Pernahkah kita menyadari bahwa rumah yang megah sekalipun akan terasa kosong tanpa kehadiran jiwa di dalamnya? Banyak dari kita mengira bahwa mencukupi nafkah materi sudah lebih dari cukup untuk menyebut diri kita "hadir" bagi anak-anak. Namun, kenyataannya, anak-anak tidak hanya membutuhkan figur yang sekadar ada secara fisik di sudut ruangan atau pulang saat mereka sudah terlelap. Mereka merindukan pelukan hangat, bimbingan yang tulus, dan teladan nyata yang bisa mereka tiru. Di tengah hiruk-pikuk dunia digital saat ini, kehadiran emosional seorang ayah adalah kemewahan terbaik yang paling dinantikan oleh buah hati kita.
Melalui momentum Hari Keluarga Nasional (Harganas) ke-33 Tahun 2026, Bupati Asahan, Bapak Taufik Zainal Abidin, S.Sos., M.Si, membawa sebuah pesan mendalam yang sangat menyentuh hati kita semua: "Ayah Wajib Hadir."
Pesan ini bukan sekadar slogan tahunan, melainkan sebuah refleksi penting bagi ketahanan keluarga. Fondasi utama dalam mencetak generasi yang sehat, cerdas, berakhlak mulia, dan berdaya saing dimulai dari dalam rumah, melalui kolaborasi hebat antara ibu dan ayah.

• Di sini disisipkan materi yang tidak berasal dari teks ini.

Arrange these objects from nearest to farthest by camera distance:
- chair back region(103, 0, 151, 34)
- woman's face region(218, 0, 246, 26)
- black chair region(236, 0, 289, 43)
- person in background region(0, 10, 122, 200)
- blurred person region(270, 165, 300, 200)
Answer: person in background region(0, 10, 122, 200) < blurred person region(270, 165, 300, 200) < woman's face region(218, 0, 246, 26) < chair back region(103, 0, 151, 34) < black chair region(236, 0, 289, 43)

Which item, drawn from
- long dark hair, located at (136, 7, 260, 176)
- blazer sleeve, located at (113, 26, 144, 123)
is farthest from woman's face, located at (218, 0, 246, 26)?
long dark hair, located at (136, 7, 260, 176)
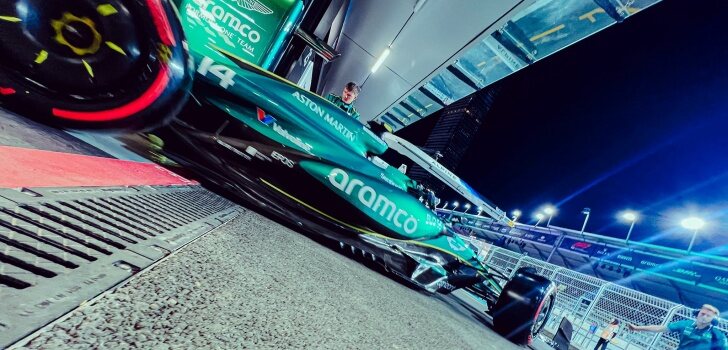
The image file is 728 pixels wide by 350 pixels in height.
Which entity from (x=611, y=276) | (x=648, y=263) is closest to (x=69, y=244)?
(x=648, y=263)

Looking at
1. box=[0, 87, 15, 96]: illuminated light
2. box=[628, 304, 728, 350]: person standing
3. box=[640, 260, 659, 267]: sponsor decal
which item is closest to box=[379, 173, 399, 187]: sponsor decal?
box=[0, 87, 15, 96]: illuminated light

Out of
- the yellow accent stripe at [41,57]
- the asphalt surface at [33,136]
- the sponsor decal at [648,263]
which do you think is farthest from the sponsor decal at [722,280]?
the yellow accent stripe at [41,57]

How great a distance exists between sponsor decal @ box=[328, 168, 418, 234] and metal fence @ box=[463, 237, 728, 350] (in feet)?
17.1

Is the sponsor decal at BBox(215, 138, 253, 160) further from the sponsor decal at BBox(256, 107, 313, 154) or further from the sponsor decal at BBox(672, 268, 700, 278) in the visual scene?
the sponsor decal at BBox(672, 268, 700, 278)

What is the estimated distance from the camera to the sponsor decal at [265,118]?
2168mm

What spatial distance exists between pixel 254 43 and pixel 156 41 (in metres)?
2.24

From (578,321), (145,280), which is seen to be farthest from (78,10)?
(578,321)

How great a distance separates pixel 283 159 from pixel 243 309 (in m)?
1.45

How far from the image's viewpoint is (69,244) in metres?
0.78

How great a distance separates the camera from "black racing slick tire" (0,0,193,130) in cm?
144

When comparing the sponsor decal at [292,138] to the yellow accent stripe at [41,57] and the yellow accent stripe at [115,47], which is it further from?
the yellow accent stripe at [41,57]

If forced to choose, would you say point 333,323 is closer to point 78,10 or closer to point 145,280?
point 145,280

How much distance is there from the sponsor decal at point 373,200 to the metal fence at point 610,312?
5212mm

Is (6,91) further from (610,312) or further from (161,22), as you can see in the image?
(610,312)
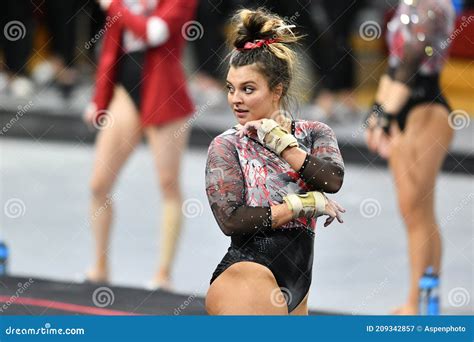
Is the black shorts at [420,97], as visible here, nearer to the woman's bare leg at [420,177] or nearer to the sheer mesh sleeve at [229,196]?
the woman's bare leg at [420,177]

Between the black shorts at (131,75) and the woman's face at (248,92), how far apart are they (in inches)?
107

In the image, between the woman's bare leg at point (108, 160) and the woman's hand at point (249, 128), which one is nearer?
the woman's hand at point (249, 128)

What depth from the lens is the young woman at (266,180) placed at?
14.6 feet

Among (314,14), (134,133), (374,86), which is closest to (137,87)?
(134,133)

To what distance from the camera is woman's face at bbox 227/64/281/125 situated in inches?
178

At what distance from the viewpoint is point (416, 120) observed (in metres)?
6.68

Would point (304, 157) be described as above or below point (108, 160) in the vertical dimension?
above

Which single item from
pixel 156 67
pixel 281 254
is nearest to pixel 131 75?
pixel 156 67

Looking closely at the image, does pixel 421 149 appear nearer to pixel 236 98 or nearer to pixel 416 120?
pixel 416 120

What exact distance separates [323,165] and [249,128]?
0.26 m

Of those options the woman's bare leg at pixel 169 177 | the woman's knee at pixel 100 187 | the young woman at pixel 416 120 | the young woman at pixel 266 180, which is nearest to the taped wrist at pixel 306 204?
the young woman at pixel 266 180

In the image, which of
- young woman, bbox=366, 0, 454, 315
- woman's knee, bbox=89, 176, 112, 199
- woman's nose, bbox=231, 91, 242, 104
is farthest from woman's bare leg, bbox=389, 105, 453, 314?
woman's nose, bbox=231, 91, 242, 104

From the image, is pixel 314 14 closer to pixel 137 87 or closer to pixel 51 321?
pixel 137 87

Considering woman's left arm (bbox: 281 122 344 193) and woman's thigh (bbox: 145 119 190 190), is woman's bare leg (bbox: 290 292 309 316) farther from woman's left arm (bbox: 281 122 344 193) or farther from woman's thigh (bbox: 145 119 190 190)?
woman's thigh (bbox: 145 119 190 190)
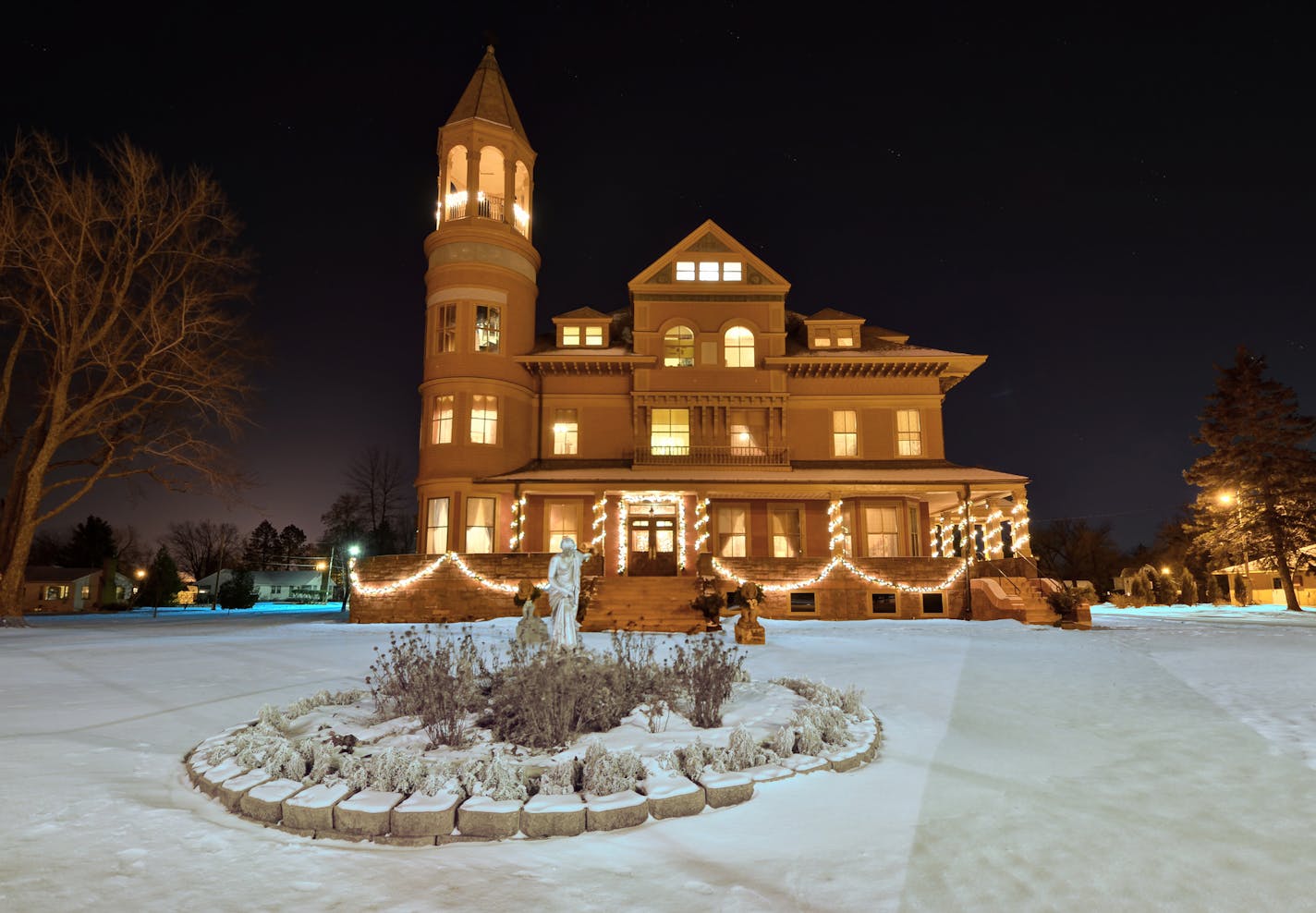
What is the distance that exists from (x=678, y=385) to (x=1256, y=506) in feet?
87.6

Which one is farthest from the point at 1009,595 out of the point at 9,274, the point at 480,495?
the point at 9,274

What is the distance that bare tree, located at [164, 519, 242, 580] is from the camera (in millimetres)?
88250

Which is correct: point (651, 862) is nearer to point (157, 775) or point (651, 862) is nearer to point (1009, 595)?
point (157, 775)

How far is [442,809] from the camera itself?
183 inches

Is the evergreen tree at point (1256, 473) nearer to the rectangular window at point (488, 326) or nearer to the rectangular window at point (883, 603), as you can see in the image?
the rectangular window at point (883, 603)

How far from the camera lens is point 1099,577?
66.9 meters

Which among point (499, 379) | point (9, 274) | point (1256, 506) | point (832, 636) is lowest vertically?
point (832, 636)

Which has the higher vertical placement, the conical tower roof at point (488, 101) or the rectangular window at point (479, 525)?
the conical tower roof at point (488, 101)

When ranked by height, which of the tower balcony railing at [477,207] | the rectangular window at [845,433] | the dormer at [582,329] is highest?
the tower balcony railing at [477,207]

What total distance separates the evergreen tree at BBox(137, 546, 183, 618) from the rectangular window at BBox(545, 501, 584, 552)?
→ 3752 centimetres

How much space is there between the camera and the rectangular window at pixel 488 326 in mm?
27312

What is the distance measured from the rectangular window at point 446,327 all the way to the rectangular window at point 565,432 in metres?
4.80

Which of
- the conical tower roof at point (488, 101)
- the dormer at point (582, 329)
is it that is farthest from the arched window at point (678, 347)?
the conical tower roof at point (488, 101)

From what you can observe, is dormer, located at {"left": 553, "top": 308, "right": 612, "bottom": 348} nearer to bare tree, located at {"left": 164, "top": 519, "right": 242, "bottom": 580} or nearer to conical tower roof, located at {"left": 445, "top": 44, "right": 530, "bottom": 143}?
conical tower roof, located at {"left": 445, "top": 44, "right": 530, "bottom": 143}
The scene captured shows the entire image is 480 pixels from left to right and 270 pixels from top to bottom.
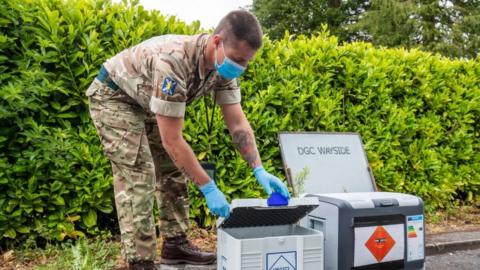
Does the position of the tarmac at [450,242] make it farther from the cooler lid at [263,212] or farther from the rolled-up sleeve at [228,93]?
the rolled-up sleeve at [228,93]

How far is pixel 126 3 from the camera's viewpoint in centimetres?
337

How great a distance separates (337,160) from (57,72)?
246cm

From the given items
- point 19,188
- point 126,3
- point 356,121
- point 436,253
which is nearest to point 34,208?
point 19,188

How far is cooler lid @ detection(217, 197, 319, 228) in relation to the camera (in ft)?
7.02

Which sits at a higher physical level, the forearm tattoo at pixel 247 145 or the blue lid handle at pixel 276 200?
the forearm tattoo at pixel 247 145

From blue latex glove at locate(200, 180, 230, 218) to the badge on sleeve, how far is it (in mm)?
521

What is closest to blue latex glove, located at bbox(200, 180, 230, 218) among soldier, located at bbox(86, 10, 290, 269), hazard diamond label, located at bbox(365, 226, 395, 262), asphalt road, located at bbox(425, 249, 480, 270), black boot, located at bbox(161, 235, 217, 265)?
soldier, located at bbox(86, 10, 290, 269)

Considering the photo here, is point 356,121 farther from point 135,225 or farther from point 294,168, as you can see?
point 135,225

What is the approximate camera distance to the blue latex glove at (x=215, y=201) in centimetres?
216

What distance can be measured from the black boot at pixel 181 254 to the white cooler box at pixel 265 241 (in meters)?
0.58

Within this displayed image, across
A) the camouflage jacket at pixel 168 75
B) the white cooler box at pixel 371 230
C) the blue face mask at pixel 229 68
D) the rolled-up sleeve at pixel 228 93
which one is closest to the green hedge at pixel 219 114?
the camouflage jacket at pixel 168 75

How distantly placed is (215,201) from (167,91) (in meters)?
0.61

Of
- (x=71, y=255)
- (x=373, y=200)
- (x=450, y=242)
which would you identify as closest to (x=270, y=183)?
(x=373, y=200)

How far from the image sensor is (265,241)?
2182 mm
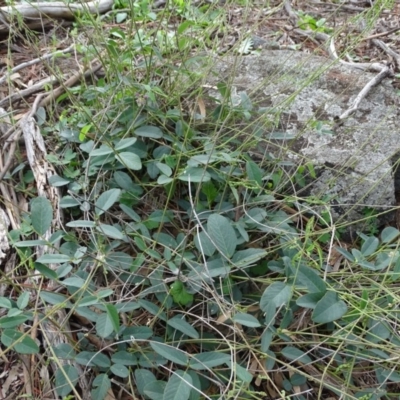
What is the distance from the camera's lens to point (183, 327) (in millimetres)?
1254

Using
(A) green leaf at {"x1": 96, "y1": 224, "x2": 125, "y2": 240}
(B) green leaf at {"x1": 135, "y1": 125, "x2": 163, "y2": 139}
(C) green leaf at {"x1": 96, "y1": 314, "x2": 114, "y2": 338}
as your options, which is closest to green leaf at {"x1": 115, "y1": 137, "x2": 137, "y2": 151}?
(B) green leaf at {"x1": 135, "y1": 125, "x2": 163, "y2": 139}

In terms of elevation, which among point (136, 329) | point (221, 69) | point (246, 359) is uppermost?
point (221, 69)

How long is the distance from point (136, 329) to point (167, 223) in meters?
0.36

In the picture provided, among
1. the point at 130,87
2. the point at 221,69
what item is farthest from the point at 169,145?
the point at 221,69

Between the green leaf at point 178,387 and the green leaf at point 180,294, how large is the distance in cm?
20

Sejalan dengan visi mulia Kabupaten Asahan, Pemerintah Kecamatan Pulau Rakyat berkomitmen penuh untuk mendukung terwujudnya lingkungan keluarga yang harmonis. Kami di Kecamatan Pulau Rakyat percaya bahwa kemajuan daerah tidak hanya diukur dari infrastruktur yang terbangun, tetapi dari kualitas tumbuh kembang anak-anak kita di setiap desa. Ketika para ayah di Pulau Rakyat mengambil peran aktif—memberikan kasih sayang, perhatian penuh, serta bimbingan moral—kita sedang bersama-sama membentengi masa depan generasi muda dari berbagai pengaruh negatif eksternal.
Mari kita jadikan momentum ini sebagai titik balik untuk memperkuat peran kita di dalam keluarga.
Bagi para Ayah di Kecamatan Pulau Rakyat: Ayo luangkan waktu berkualitas setiap hari. Letakkan gawai sejenak saat tiba di rumah, dengarkan cerita anak-anak Anda, dan jadilah teladan terbaik dalam tutur kata maupun perbuatan.
Bagi seluruh masyarakat: Mari kita bangun suasana lingkungan tempat tinggal yang ramah anak dan saling mendukung keharmonisan keluarga.
Keluarga yang kuat adalah kunci utama untuk mewujudkan masyarakat yang sejahtera, religius, maju, dan berkelanjutan. Mulai hari ini, dari rumah kita sendiri di Pulau Rakyat, mari pastikan: Ayah tidak hanya ada, tetapi Ayah benar-benar hadir!